Table 4 summarizes the clinical adverse event profile of rizatriptan and zolmitriptan vs. placebo. All 766 patients who took study medication were included in the safety analysis. The overall incidence of any clinical adverse events was significantly higher in the rizatriptan and zolmitriptan groups than in the placebo group (31.2% vs. 38.8% vs. 22.1%, P < 0.05 vs. placebo, P = 0.051 rizatriptan vs. zolmitriptan). Only three types of adverse experiences occurred in ≥ 5% of the patients in at least one treatment group: asthenia/fatigue, dizziness and somnolence. The percentages of patients reporting asthenia/fatigue were 6%, 5% and 3% in the rizatriptan, zolmitriptan and placebo groups, respectively. The percentages having dizziness were 5%, 6% and 3% in the rizatriptan, zolmitriptan and placebo groups, respectively, while the incidence of somnolence was 6% for rizatriptan, 4% in the zolmitriptan group and 3% for the placebo group. Chest pain (also including chest pressure, heaviness, tightness, cramp, retrosternal pain or oppression and thoracic oppression) was reported by 2% of patients taking rizatriptan, 4% of patients taking zolmitriptan and 1% of placebo–treated patients.
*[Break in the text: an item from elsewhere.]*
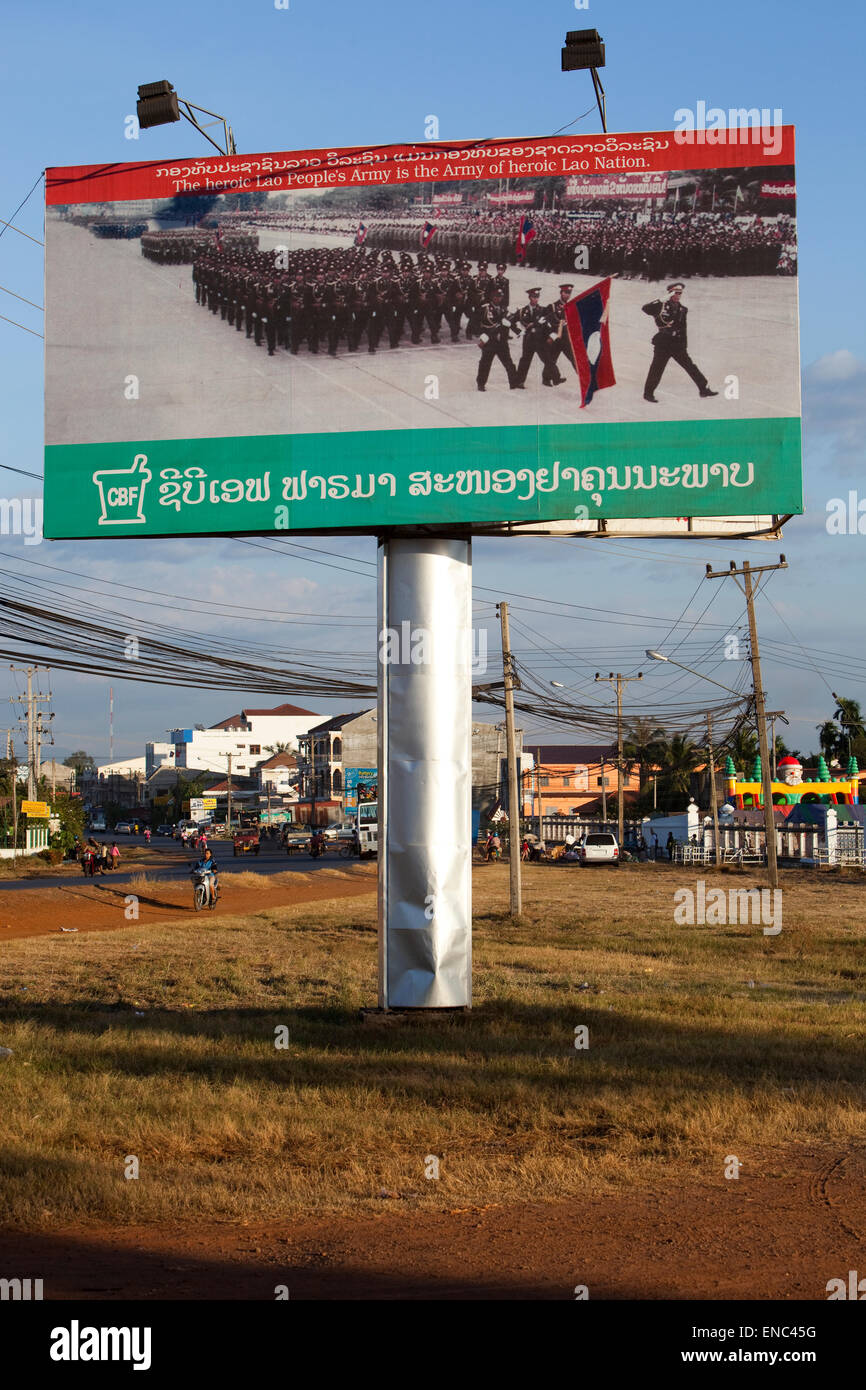 A poster in Pakse shows a military parade with the caption, ' the heroic Lao People's Army is the Army of - Stock Image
Summary of overall incidence of clinical adverse events and the most common clinical adverse events (incidence ≥ 5% in any one treatment group)
P < 0.05 vs. placebo.
Chest pain also includes chest pressure, retrosternal pain or oppression, chest tightness, chest cramp, thoracic oppression and chest heaviness.
Comment
The results of this active comparator study in 766 migraine patients indicate that rizatriptan 10 mg has advantages over zolmitriptan 2.5 mg in the treatment of migraine attacks. On the primary outcome measure of time to pain–free (chosen because pain–free is a more clinically relevant endpoint than headache relief), a patient on rizatriptan was 26% more likely to experience freedom from pain in the next few minutes than a patient taking zolmitriptan at any time in the 2–h period following dosing (P = 0.075). This measure, however, refers to the efficacy of both agents over the full 2–h period and assumes that patients who report pain–free prior to 2 h do not relapse. It is thus also important to consider the population who has pain–free sustained throughout the entire period. In this case rizatriptan was superior to zolmitriptan, with a patient being 31% more likely to have freedom from pain sustained through the 2–h period following dosing.
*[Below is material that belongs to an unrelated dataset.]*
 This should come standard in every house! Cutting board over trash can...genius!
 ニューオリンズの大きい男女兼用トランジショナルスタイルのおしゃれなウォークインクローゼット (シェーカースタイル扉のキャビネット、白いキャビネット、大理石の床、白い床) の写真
Rizatriptan was also better than zolmitriptan on a wide range of other outcome measures assessed within 2 h of dosing. It was superior concerning the percentage of patients who were pain–free at 2 h (the recommended IHS method to assess efficacy in clinical trials in migraine (13)), associated migraine symptoms (nausea and photophobia), functional disability and satisfaction with medication at 2 hours. The use of additional medication from 2 to 4 h (a useful measure of early efficacy) was also lower with rizatriptan than with zolmitriptan. In addition, more patients demonstrated sustained efficacy with rizatriptan than zolmitriptan, defined as becoming pain–free by 2 h, with no subsequent recurrence or need for additional medication. These effects were shown to be independent of previous exposure to rizatriptan or zolmitriptan. Both agents had similar effect on pain relief and phonophobia at 2 h and quality of life over 24 h.
Both active treatments were generally well tolerated in comparison to placebo. Adverse events were mostly mild or moderate and transient in nature. The commonest adverse events following rizatriptan and zolmitriptan were similar to those reported in previous studies (1–6) and consisted of asthenia/fatigue, dizziness and somnolence.